VMware IT—Production Computing Scale

VMware IT is running across three data centers (including VMware Cloud on AWS), 26+ vCenters, 1200+ Esxi hosts, 7,650+ virtual machines and storage (2.2+ PB vSAN, 1.25+ PB Fiber Channel and 3+ PB NFS). We also have 500+ applications hosted in our data center. We categorized the IT-hosted (on premises) applications based on business priority and criticality. These categories are:

  • Core services (70+): Services that are the backbone of infrastructure such as Active Directory (AD), Lightweight Directory Access Protocol (LDAP), Domain Name System (DNS), firewall and network,
  • Essential applications (120+): Customer and revenue-impacting applications, such as Enterprise Resource Planning (ERP) and Finance applications
  • Standard applications (140+): Applications that are less critical and help optimize business tasks
  • Discretionary applications (100+): Monitoring and various tool applications

DR Test Methodologies That Scale

At VMware, we use active-active, active-passive, and active-standby architecture to test our DR plan. All of our strategies are based on the criticality of the applications.

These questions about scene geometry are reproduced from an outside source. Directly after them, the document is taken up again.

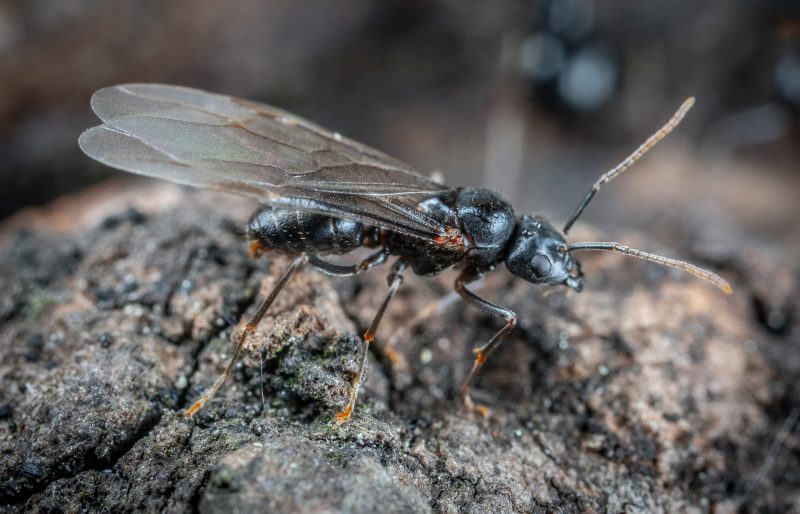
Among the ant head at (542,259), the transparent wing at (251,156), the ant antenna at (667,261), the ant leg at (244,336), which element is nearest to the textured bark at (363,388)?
the ant leg at (244,336)

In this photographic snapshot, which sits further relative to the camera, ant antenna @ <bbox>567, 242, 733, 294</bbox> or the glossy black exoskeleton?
ant antenna @ <bbox>567, 242, 733, 294</bbox>

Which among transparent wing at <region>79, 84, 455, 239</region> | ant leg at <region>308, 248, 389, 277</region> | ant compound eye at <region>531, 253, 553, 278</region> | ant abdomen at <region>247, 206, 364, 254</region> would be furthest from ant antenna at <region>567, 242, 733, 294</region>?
ant abdomen at <region>247, 206, 364, 254</region>

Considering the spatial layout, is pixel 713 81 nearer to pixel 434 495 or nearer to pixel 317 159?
pixel 317 159

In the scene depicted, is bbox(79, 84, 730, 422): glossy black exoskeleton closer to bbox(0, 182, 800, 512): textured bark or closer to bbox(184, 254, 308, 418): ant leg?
bbox(184, 254, 308, 418): ant leg

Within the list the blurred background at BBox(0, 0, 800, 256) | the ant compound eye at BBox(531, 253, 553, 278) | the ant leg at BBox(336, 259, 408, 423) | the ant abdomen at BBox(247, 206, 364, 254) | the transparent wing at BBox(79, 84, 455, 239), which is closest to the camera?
the ant leg at BBox(336, 259, 408, 423)

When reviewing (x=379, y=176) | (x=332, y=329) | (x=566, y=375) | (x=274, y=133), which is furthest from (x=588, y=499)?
(x=274, y=133)

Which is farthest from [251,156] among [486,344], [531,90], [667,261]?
[531,90]
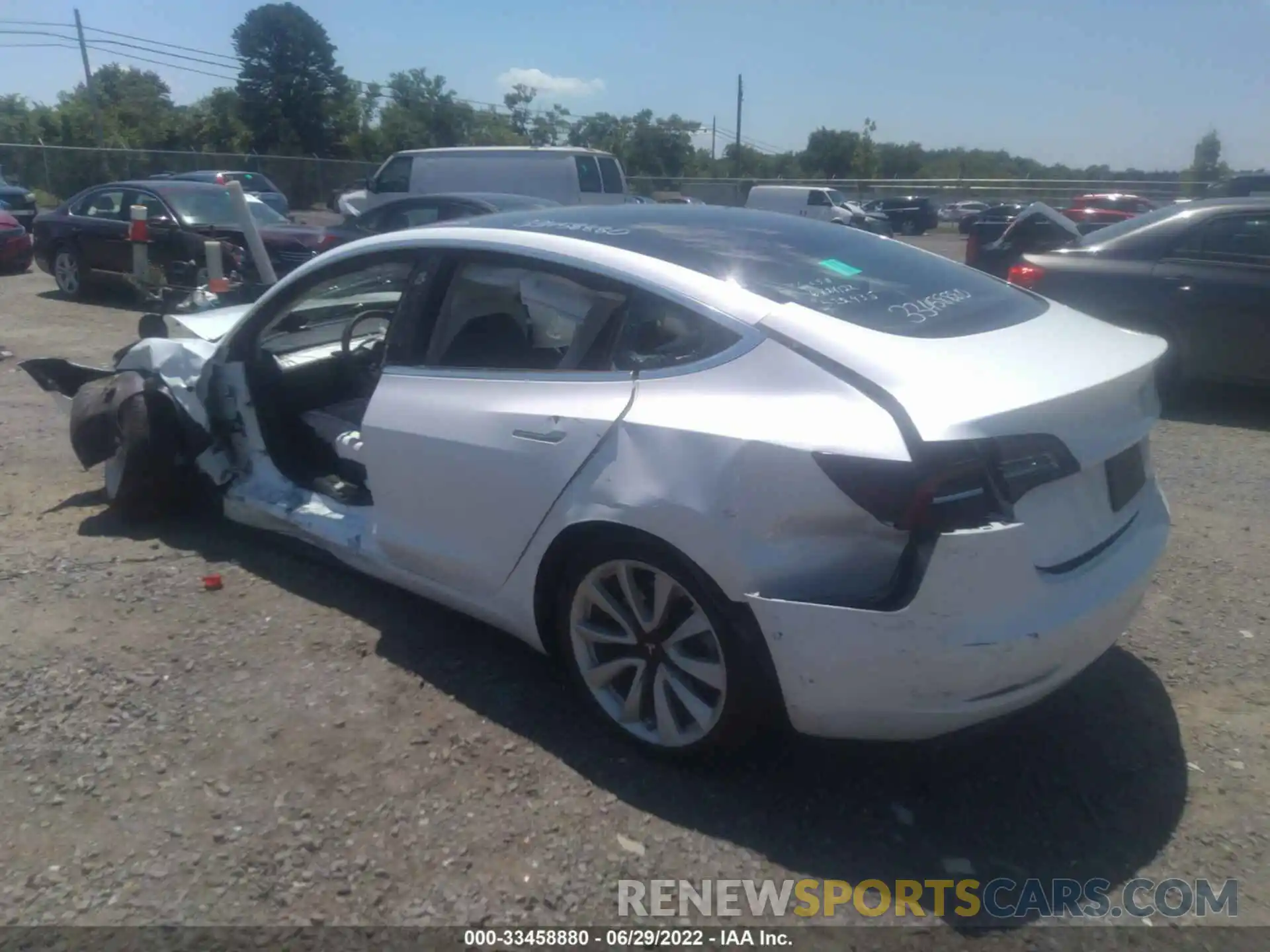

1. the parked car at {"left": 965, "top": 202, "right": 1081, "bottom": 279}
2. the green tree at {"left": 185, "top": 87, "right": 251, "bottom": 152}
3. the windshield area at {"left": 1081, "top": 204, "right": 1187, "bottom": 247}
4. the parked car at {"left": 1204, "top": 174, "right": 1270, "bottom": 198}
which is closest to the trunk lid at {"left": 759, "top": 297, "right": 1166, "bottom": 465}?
the parked car at {"left": 965, "top": 202, "right": 1081, "bottom": 279}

Bubble Network for DR Testing (nondisruptive DR test)

One of the biggest challenges facing business continuity teams is to regularly test the disaster recovery plan with minimal-to-no  downtime to the business. VMware IT developed nonintrusive comprehensive disaster recovery testing using a “bubble network” for various critical applications. In this scenario, we built an isolated test network for multitier applications using VMware NSX and Site Recovery Manager (SRM). During the testing, there is no impact to the production environment because the bubble network is isolated and, with the help of VMware Horizon, it is accessible by business and IT users for end-to-end testing.

DR tests on enterprise applications were performed in this environment quarterly without any disruption to their corresponding production environments. Service virtualization enables DR teams to validate that end-end business processes within the test environment are functioning the same in the production environment.

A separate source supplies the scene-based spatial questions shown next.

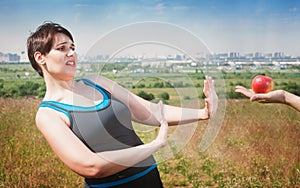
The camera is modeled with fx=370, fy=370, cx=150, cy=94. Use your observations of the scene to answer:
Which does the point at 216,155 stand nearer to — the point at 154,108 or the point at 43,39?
the point at 154,108

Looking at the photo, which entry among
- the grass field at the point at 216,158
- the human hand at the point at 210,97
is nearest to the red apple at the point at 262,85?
the human hand at the point at 210,97

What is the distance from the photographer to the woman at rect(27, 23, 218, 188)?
106cm

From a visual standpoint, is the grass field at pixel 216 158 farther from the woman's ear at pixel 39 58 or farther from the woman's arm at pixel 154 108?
the woman's ear at pixel 39 58

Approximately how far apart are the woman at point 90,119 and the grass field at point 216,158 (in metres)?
1.96

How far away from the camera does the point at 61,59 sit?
1185 mm

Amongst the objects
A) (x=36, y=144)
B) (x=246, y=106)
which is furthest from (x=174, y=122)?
(x=246, y=106)

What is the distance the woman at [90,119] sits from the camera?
3.48 ft

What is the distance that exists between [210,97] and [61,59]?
1.80ft

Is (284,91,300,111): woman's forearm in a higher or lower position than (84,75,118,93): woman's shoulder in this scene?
lower

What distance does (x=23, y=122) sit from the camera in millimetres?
4289

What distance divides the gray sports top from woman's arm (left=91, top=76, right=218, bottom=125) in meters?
0.07

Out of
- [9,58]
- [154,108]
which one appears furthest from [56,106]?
[9,58]

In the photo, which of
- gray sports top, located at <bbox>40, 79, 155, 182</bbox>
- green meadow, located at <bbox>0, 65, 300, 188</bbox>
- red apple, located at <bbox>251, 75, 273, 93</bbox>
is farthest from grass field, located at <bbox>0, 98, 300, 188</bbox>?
gray sports top, located at <bbox>40, 79, 155, 182</bbox>

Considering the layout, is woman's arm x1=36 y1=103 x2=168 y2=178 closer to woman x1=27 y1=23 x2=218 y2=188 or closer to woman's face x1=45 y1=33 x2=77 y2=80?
woman x1=27 y1=23 x2=218 y2=188
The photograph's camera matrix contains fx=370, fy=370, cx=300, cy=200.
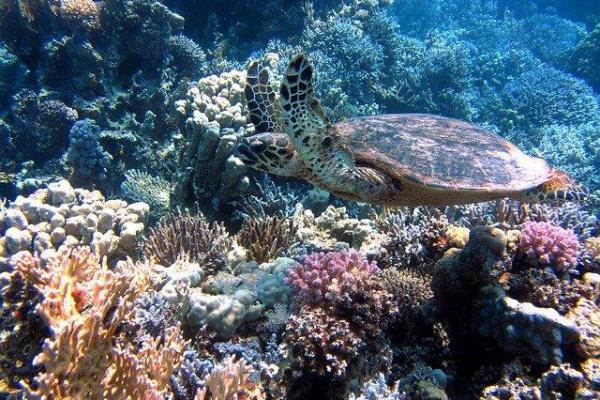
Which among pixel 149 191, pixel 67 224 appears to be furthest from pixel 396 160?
pixel 149 191

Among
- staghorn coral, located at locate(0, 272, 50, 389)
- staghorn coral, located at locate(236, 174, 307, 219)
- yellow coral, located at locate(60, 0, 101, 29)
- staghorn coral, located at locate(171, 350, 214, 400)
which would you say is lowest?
staghorn coral, located at locate(171, 350, 214, 400)

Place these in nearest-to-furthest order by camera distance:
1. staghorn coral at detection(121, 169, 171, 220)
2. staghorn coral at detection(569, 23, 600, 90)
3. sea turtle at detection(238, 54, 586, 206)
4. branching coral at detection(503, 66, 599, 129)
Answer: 1. sea turtle at detection(238, 54, 586, 206)
2. staghorn coral at detection(121, 169, 171, 220)
3. branching coral at detection(503, 66, 599, 129)
4. staghorn coral at detection(569, 23, 600, 90)

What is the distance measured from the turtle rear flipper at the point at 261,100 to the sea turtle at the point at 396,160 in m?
0.01

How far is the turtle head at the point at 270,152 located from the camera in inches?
132

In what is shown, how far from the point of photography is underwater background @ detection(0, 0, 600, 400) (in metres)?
2.29

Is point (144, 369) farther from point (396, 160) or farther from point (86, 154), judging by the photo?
point (86, 154)

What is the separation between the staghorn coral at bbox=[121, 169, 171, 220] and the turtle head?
9.15ft

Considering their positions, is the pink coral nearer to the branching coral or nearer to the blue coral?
the blue coral

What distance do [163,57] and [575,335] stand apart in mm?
8541

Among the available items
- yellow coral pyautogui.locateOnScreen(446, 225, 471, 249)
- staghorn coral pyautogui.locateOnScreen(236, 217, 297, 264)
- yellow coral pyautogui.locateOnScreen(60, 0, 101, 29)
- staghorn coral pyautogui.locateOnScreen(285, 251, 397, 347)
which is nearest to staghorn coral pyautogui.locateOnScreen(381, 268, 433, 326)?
staghorn coral pyautogui.locateOnScreen(285, 251, 397, 347)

Disaster Recovery as a Service (DRaaS)DR Site on VMware Cloud on AWS

A few of our internet applications (including VMworld.com) run in a hybrid cloud. With this methodology, all application VMs are protected by Site Recovery Manager and replicated through vSphere to VMware Cloud on AWS (VMC). During DR testing, the VMs are recovered in the DR site.

Active-Active Scenario

Some mission-critical applications, such as identity and authentication for multiple software-as-a-service (SaaS) offerings by VMware, are deployed in multiple data centers and the services are always up and running in both data centers.

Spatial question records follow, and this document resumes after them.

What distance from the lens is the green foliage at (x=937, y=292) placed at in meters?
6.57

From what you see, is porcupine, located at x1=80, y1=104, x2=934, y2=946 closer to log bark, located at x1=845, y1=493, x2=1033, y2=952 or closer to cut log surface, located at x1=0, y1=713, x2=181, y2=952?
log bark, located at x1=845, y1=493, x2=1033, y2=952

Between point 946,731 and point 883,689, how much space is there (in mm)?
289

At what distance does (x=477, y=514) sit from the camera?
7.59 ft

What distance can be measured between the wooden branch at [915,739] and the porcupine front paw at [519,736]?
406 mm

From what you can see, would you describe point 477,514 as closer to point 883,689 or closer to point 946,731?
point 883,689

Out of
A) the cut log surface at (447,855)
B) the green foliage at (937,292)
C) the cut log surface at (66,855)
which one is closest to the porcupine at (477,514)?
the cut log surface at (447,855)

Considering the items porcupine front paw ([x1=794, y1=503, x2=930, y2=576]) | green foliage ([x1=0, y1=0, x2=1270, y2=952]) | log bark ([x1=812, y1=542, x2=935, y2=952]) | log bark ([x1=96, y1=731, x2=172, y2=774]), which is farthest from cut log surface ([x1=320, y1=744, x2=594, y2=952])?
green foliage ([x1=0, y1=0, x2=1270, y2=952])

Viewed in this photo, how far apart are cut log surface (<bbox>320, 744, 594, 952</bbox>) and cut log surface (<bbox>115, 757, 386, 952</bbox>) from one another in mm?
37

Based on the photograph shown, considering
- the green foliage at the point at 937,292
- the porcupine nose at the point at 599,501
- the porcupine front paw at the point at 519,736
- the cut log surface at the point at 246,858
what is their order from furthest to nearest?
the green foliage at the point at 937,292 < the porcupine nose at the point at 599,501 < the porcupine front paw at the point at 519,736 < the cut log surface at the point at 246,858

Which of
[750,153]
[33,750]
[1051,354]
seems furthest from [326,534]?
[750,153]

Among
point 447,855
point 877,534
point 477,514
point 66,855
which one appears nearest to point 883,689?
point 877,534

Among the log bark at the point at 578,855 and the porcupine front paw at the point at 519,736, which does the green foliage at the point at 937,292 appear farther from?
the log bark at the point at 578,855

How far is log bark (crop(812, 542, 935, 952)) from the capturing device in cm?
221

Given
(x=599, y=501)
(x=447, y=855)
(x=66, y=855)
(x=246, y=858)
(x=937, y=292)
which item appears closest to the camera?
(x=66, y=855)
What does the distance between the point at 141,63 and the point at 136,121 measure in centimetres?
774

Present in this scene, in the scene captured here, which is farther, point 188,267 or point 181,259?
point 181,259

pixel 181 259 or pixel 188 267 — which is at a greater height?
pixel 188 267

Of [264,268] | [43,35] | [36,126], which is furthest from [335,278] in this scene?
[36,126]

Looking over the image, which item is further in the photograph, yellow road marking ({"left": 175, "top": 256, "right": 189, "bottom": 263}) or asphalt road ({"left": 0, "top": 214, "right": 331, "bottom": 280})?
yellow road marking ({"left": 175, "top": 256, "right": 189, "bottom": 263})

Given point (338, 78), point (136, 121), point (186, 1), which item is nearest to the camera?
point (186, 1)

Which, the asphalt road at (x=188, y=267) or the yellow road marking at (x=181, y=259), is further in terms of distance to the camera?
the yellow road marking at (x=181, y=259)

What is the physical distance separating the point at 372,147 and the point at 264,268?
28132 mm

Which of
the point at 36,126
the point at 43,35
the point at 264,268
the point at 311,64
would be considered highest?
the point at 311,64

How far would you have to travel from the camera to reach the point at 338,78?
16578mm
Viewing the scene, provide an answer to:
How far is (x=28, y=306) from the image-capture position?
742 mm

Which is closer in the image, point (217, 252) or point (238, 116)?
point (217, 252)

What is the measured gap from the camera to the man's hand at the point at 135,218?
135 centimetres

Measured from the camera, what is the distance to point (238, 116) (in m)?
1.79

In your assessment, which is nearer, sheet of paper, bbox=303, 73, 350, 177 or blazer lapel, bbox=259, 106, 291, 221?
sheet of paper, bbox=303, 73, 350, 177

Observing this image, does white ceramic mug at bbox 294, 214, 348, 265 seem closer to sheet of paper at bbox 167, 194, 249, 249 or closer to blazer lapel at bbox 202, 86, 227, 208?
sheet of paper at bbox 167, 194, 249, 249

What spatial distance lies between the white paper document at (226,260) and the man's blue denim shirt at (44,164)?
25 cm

Additionally, most of the microservices, which are deployed on various cloud-native platforms (VMware Pivotal Cloud Foundation, Tanzu Application Service and VMware Tanzu Kubernetes Grid) are also running active-active across two different data centers. Application traffic is pinned to a single data center but if there is a glitch in the primary site, traffic is automatically routed to the second  data center.  This helped us achieve 99.99 SLA for mission critical applications.

Active-Passive Scenario

Some of the applications have a traditional DR setup, in which the applications and the database are installed on primary and DR data centers, and the replication is enabled through the application or database. This also helped us reduce downtime during operating system and application patching.

Benefits of DR Testing That Scales

One of the most significant benefits for having regular DR testing that can scale is continuous improvement and validation. Frequent testing ensures that our support teams are well versed in DR procedures and are prepared to quickly address a real disaster. As the IT environment expands, DR capacity is scaled along with the production environment and ensure that environments remain consistent. With each regular DR testing, and as business teams are part of these events, the business becomes more and more confident in the IT DR plan.